Ad Familiares 11.21
Ad Familiares 11.21
Headnote
Cicero to D. Junius Brutus Albinus, imperator and consul-elect, from Rome on 4 June 43 BC — Perseus dateline Scr. Romae prid. Non. Iun. a. 711 (43). The political weather has just turned again. On 30 April the senate received the news of Antony’s defeat at Mutina; on 30 May, on Cicero’s motion, Lepidus was declared a public enemy after his junction with Antony in Gaul. The supplicationes for Mutina had been voted, but the honours and the practical follow-on — the planned board of ten to settle veterans’ lands, the four legions Brutus proposed to keep up, the relations between Brutus’s army and Octavian’s — were all live business in early June. Brutus is still in the field, advancing into Cisalpine Gaul to take up the pursuit of Antony; Cicero is in Rome, managing the senate.

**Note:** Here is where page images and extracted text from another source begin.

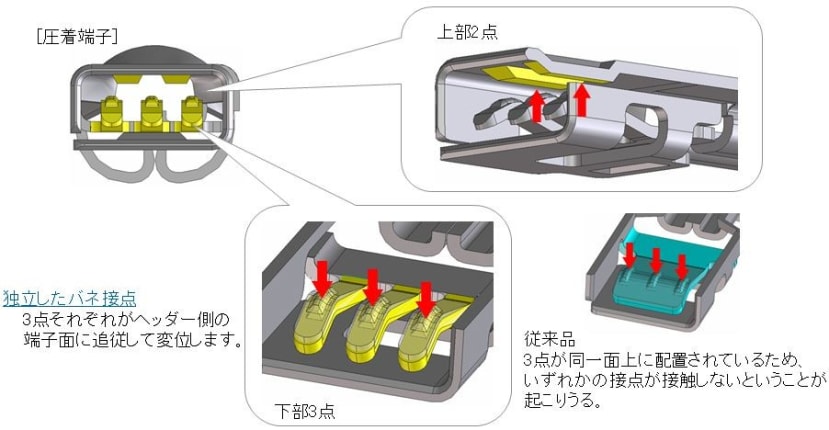 [圧着端子]

上部2点

独立したバネ接点
3点それぞれがヘッダー側の端子面に追従して変位します。

下部3点

従来品
3点が同一面上に配置されているため、いずれかの接点が接触しないということが起こりうる。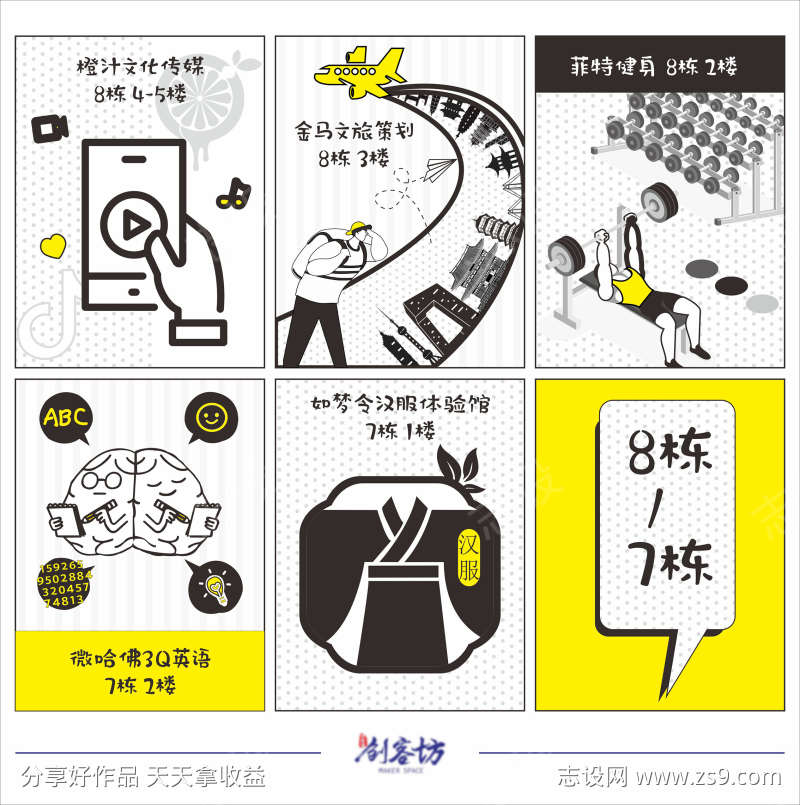 橙汁文化传媒
8栋 4-5楼

金马文旅策划
8栋 3楼

菲特健身 8栋 2楼

ABC

159265
9502884
320457
74813

微哈佛3Q英语
7栋 2楼

如梦令汉服体验馆
7栋 1楼

汉服

8栋
/
7栋

创客坊
MAKER SPACE

分享好作品 天天拿收益

志设网 www.zs9.com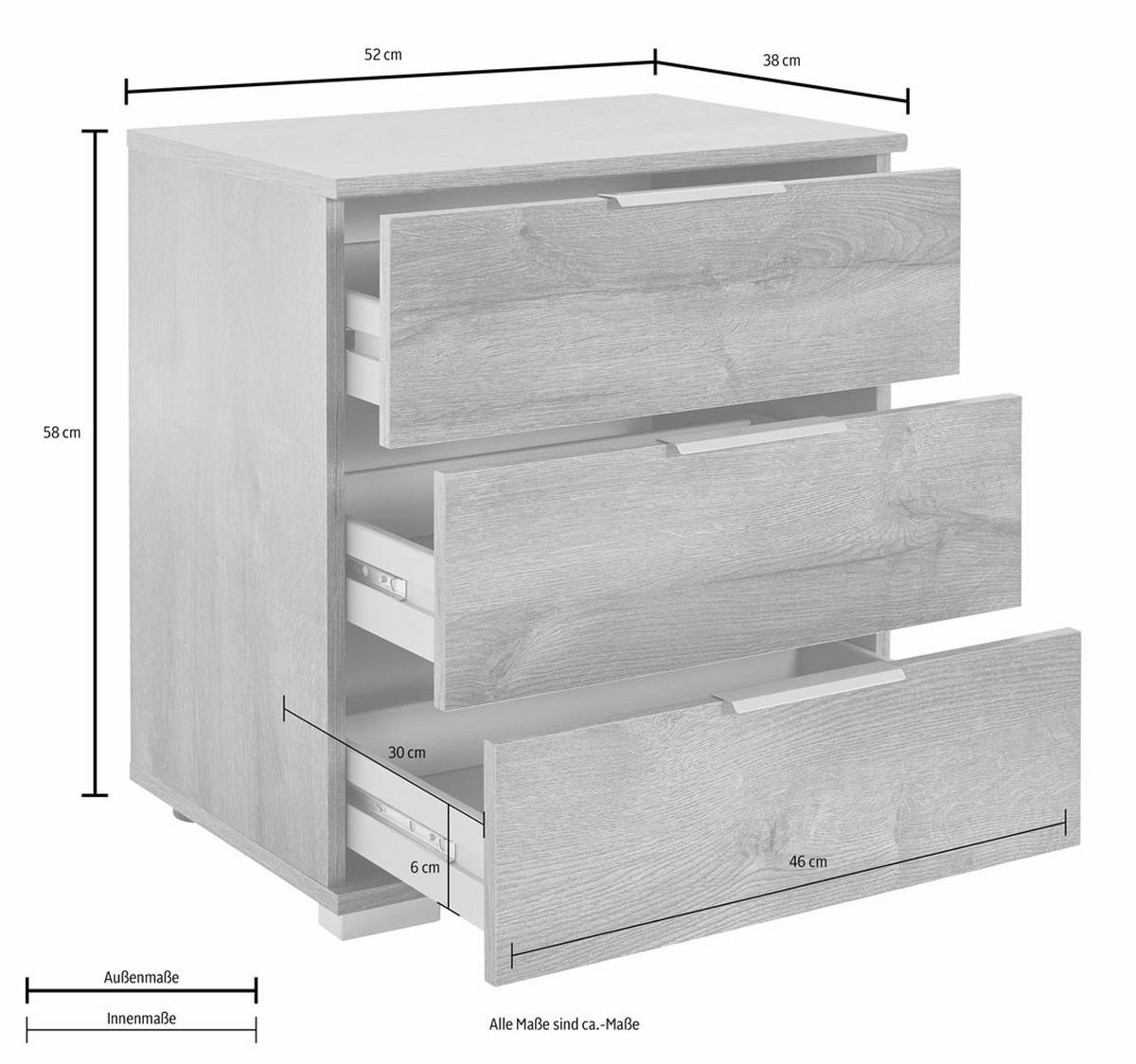 52 cm

38 cm

58 cm

30 cm

6 cm

46 cm

Außenmaße

Innenmaße

Alle Maße sind ca.-Maße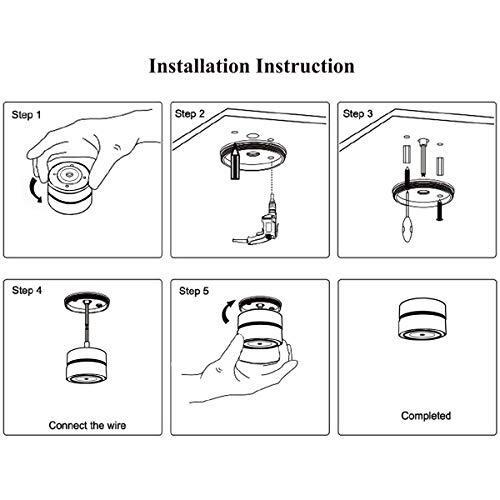 Installation Instruction

Step 1

Step 2

Step 3

Step 4

Connect the wire

Step 5

Completed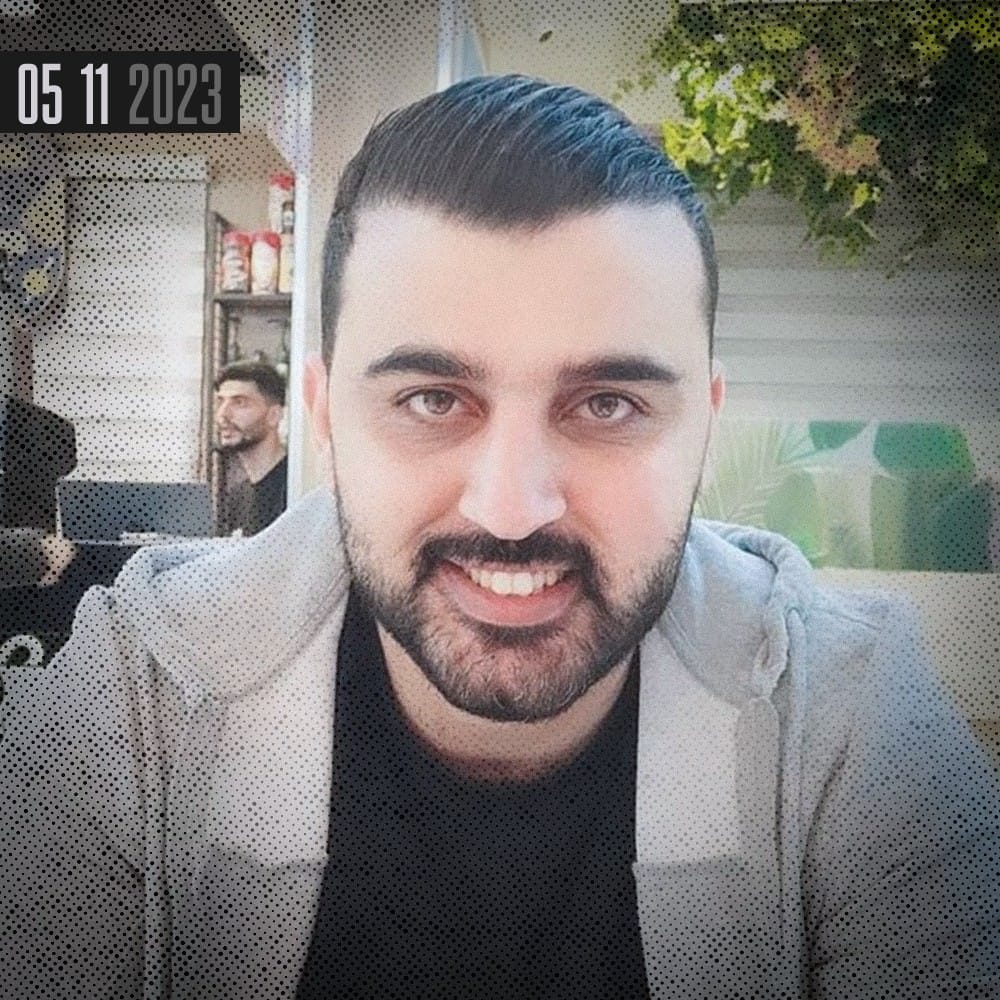 05 11 2023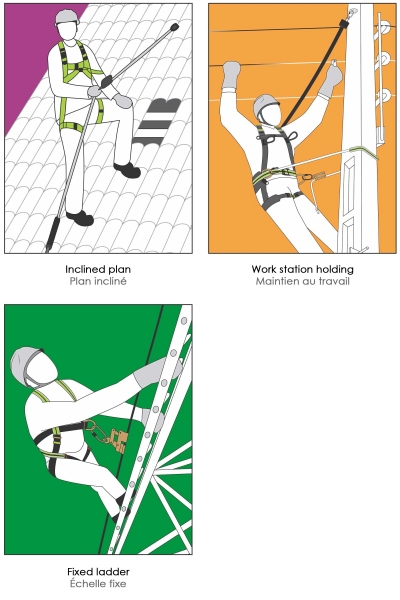 Inclined plan
Plan incliné

Work station holding
Maintien au travail

Fixed ladder
Échelle fixe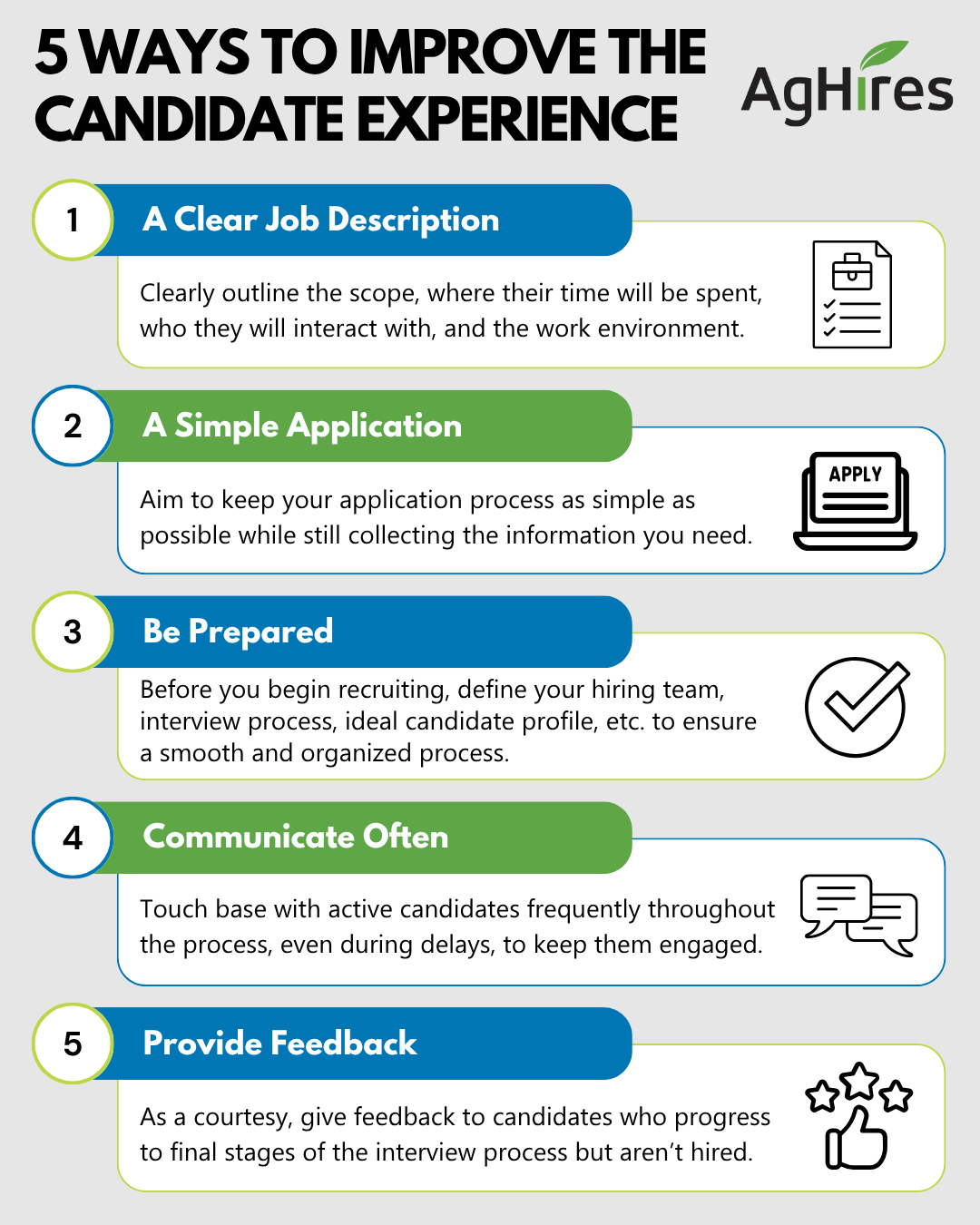 5 WAYS TO IMPROVE THE CANDIDATE EXPERIENCE

AgHires

1

A Clear Job Description

Clearly outline the scope, where their time will be spent, who they will interact with, and the work environment.

2

A Simple Application

Aim to keep your application process as simple as possible while still collecting the information you need.

APPLY

3

Be Prepared

Before you begin recruiting, define your hiring team, interview process, ideal candidate profile, etc. to ensure a smooth and organized process.

4

Communicate Often

Touch base with active candidates frequently throughout the process, even during delays, to keep them engaged.

5

Provide Feedback

As a courtesy, give feedback to candidates who progress to final stages of the interview process but aren't hired.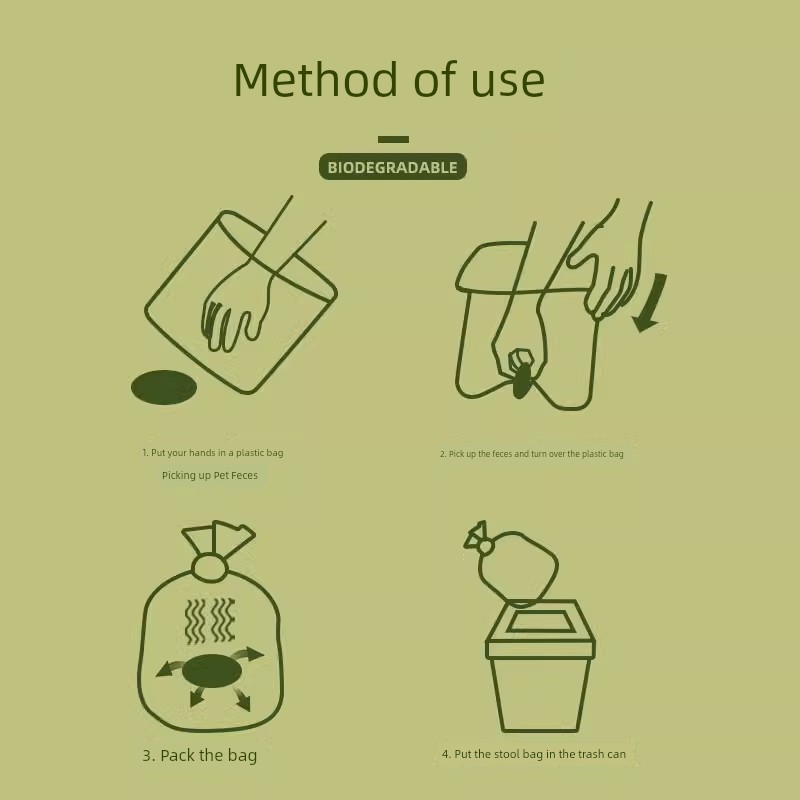 Method of use

BIODEGRADABLE

1. Put your hands in a plastic bag

Picking up Pet Feces

2. Pick up the feces and turn over the plastic bag

3. Pack the bag

4. Put the stool bag in the trash can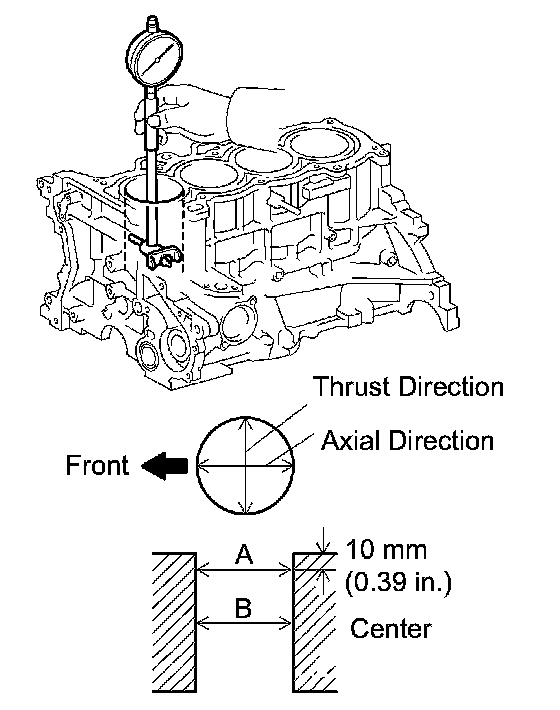 Thrust Direction

Axial Direction

Front

A

10 mm
(0.39 in.)

B

Center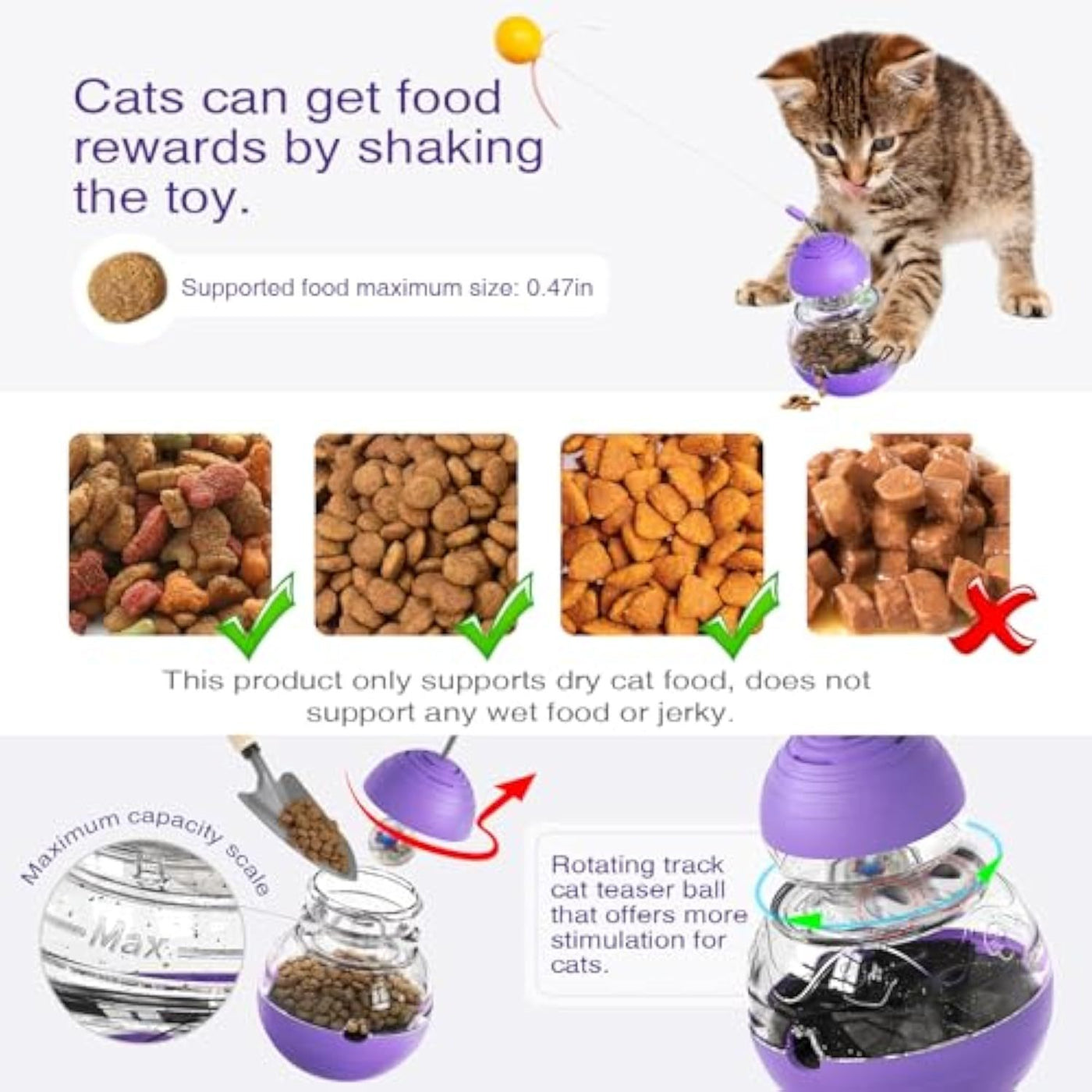 Cats can get food rewards by shaking the toy.

Supported food maximum size: 0.47in

This product only supports dry cat food, does not support any wet food or jerky.

Maximum capacity scale

Max

Rotating track cat teaser ball that offers more stimulation for cats.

The letter is a reply on four fronts. First, a piece of poisonous gossip retailed by one Segulius Labeo — a man Cicero had encountered before — to the effect that the veterans were murmuring against Brutus and Octavian because they had not been placed on the agrarian commission of ten. Cicero, who was on the commission, brushes the gossip aside: it was on his own motion that commanders in the field were exempted from the board, against the opposition of the usual obstructors. Second, Brutus has expressed personal anxiety for Cicero’s safety; Cicero releases him from it with a Stoic dignity he has earned the right to claim. Third, Brutus has urged him to keep his nerve — “do not let fear of fear push you into fear” — and Cicero accepts the counsel while gently turning it round: with Brutus’s resources and his prospective consulship, fear should have no foothold. Fourth, the concrete agenda — the four legions to be kept on the books, the lands to be assigned by Brutus and Octavian jointly — has Cicero’s energetic backing; he has personally beaten off a play by other senators to take the land commission for themselves, and offers to send sensitive matter back by a private courier. The closing date, Pr. Non. Iun., is 4 June.